*** Opening TEXT SEGMENT ***

Day 4 – Greatest accomplishment in managing your diabetes.
What seems like an everyday routine for some, may actually be something crazy for others. We often overlook and take for granted things that we do on a daily basis. I’m sure we’re all familiar with people see us testing or injecting and they say ‘I could never do that’. Well, if we were talking about choosing to live and be healthy or to die from diabetes complications, I know you will do what you need to to stay out of the second category. Having said that, what people living with diabetes deal with everyday is no simple feat!
I remember the first time I pricked my finger to test my sugars. It took me a good few big breaths before I plucked up the courage to click the button. Since then I’ve done it at least 5 times a day, everyday. Same goes to the first time I injected myself. The first month after starting on injections saw my tummy area filled with all sorts of colourful bruises because I just couldn’t get it right. That’s not saying the bruises don’t occur from time to time now. But compared to what it was when I first started, I think it’s fair to say that I have come a fair way. Basic diabetes management skills involving needles – mission accomplished.
Another achievement that I am proud of myself for is the reassembling of my diabetes healthcare team. I was initially really happy with the team that I had been referred to, especially seeing as I have not been exposed to other diabetes healthcare professionals. But even within the hospital I was at, I would never see the same endo more than twice just due to workings of a public system. I was lucky enough to have the same educator most of the time, who was great. However, there came a point where I felt that they didn’t know what to do with me anymore. And because my endo was always changing, further testing plans always got lost along the way and so did repoire. I knew I should get a second opinion, but I was too scared of finding other doctors and having to find out the processes and the way things work beyond the system I currently knew seemed like too much. It was pretty much fear of the unknown and feeling daunted by the paperwork process. There was a lot of waiting and chasing things up from various people, but it was definitely worth it at the end. I found a fantastic private endo, who I’m sticking with, who understands the position I’m in with my diagnosis and is willing to do what it takes to get the best management plan suited to me.
On top of everything, I think my biggest accomplishment to date is simply not letting diabetes get in the way of life. It’s too easy to get into the mind frame of always being and feeling sick. And it’s definitely way too easy to use diabetes as an excuse for things. (especially when it comes to exercise!) Some days of living with diabetes is definitely tougher than others, but so far nothing has stopped me from anything that I’ve set my mind to.

*** Closing TEXT SEGMENT ***
*** Opening INFORMATION ***

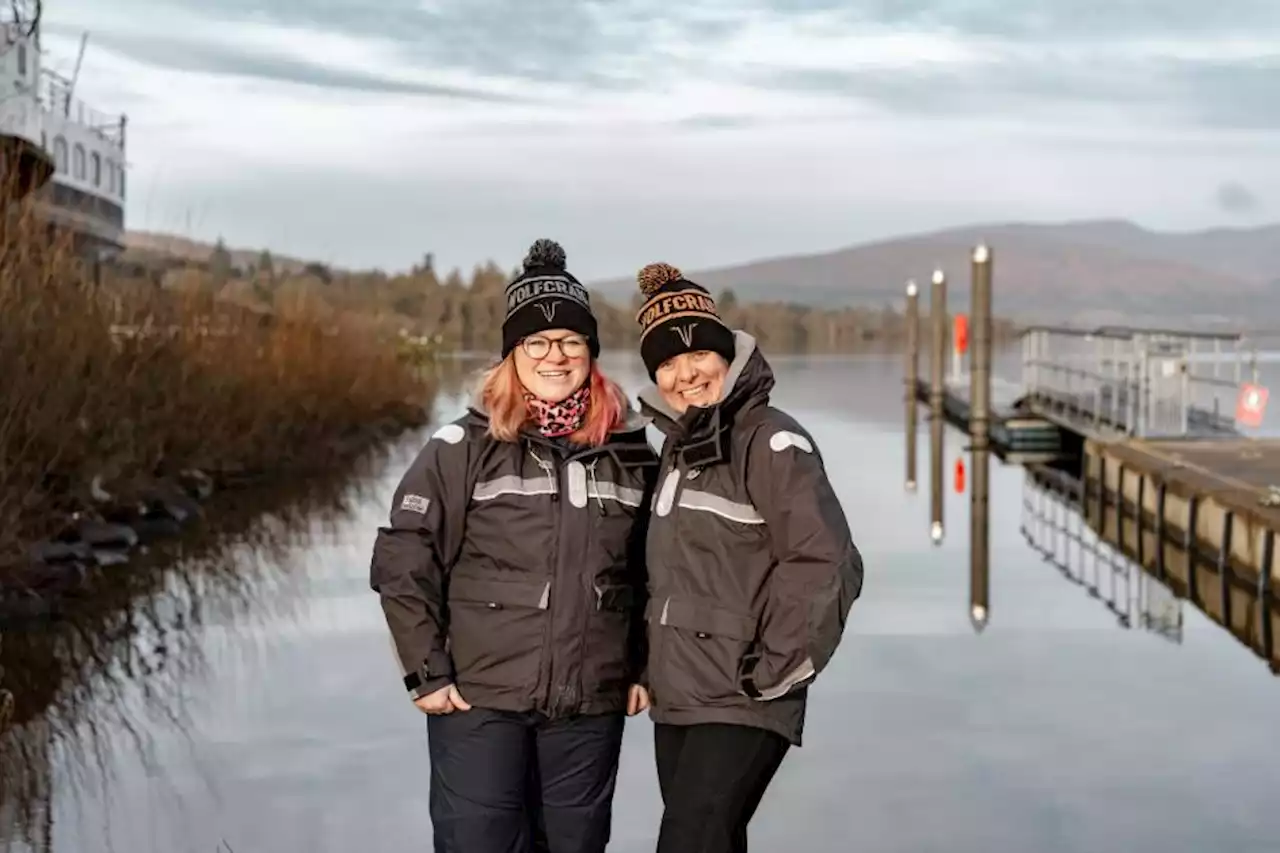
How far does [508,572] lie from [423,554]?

*** Closing INFORMATION ***
*** Opening INFORMATION ***

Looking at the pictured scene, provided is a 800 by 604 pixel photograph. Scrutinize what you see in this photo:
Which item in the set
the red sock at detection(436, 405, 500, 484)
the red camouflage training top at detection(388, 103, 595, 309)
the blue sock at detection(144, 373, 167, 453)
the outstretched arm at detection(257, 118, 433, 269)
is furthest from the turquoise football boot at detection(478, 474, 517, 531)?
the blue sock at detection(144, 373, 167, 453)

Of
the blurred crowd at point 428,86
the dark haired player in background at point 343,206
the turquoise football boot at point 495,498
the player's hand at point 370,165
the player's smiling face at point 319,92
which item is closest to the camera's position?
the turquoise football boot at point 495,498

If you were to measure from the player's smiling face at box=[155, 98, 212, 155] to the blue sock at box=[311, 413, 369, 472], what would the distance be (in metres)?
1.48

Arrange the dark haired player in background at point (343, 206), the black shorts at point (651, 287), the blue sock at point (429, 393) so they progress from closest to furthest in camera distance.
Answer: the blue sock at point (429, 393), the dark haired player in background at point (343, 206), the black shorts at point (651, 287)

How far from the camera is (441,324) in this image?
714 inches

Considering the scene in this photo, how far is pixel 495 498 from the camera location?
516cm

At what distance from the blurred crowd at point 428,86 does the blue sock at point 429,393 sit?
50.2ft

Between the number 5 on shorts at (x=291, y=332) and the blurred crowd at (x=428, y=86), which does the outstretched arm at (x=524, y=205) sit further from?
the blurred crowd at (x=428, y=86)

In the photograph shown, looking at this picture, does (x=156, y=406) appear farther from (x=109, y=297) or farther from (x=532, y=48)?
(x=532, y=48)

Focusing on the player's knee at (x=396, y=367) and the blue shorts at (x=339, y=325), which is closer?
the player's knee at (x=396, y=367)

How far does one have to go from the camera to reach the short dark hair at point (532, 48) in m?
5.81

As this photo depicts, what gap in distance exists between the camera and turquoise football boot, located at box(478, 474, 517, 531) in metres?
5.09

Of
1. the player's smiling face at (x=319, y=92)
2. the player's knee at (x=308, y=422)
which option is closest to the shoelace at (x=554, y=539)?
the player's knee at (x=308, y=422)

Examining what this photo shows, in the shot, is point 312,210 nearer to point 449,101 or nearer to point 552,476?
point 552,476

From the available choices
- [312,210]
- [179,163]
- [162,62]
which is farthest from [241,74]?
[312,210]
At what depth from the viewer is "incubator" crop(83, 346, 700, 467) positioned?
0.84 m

*** Closing INFORMATION ***
*** Opening INFORMATION ***

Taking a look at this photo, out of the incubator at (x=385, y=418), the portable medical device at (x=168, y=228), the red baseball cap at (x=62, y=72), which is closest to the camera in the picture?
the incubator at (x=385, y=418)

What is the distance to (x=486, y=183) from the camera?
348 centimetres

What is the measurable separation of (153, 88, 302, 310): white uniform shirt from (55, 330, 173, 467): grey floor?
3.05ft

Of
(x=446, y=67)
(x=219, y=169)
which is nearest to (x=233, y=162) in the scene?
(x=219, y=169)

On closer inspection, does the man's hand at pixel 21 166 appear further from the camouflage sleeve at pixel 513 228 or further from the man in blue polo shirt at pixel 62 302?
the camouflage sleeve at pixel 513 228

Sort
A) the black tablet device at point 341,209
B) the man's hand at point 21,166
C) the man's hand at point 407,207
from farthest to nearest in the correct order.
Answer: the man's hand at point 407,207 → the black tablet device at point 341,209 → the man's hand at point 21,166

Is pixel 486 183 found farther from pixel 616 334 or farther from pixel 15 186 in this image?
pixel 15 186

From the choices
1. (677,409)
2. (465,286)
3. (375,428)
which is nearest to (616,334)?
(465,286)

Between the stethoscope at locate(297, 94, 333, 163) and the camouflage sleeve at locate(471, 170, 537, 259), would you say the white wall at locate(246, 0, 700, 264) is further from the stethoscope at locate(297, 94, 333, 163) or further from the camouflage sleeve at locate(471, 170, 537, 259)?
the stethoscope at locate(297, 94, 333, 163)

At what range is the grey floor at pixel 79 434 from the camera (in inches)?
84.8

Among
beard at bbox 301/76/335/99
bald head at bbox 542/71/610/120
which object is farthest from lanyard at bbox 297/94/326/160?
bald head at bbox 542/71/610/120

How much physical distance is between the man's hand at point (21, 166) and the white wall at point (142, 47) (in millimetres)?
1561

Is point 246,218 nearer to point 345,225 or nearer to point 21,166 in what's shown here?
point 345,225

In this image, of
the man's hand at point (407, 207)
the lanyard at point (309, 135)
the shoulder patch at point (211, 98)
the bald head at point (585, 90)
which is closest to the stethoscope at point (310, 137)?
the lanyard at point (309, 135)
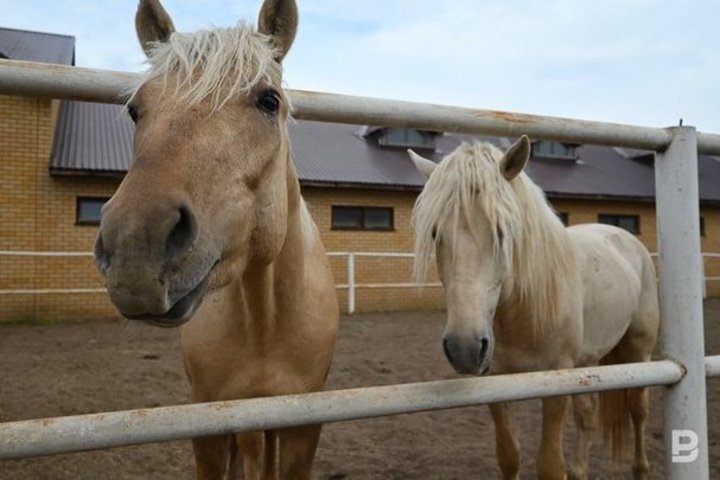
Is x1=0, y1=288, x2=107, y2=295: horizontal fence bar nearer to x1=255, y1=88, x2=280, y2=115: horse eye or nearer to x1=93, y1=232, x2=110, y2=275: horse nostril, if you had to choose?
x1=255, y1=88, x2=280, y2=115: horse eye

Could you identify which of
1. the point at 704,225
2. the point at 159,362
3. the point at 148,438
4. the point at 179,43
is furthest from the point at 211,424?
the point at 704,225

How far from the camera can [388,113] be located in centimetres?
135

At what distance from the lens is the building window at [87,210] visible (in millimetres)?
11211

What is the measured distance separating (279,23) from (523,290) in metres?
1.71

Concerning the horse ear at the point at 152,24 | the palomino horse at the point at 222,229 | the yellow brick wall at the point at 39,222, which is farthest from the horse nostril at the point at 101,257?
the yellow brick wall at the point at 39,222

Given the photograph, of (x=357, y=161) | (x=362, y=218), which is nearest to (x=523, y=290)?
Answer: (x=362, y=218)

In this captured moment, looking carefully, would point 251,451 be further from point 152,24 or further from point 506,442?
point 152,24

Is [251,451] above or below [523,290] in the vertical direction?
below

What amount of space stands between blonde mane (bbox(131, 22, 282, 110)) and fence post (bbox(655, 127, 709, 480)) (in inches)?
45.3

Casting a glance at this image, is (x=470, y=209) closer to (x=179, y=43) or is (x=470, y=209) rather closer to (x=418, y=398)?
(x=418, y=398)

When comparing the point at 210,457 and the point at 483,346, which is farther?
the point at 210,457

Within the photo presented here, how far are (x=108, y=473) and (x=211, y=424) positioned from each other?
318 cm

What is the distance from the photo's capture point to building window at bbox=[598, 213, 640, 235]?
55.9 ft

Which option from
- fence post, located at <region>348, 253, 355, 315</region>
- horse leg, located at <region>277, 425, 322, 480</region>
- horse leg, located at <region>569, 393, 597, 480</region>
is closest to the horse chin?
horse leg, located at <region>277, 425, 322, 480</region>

*** Closing INFORMATION ***

According to the diabetes post, how many times a day has the writer tested blood sugar since the first finger prick? The entries are separate material and have no connection to the diabetes post.

At least 5 times a day, every day.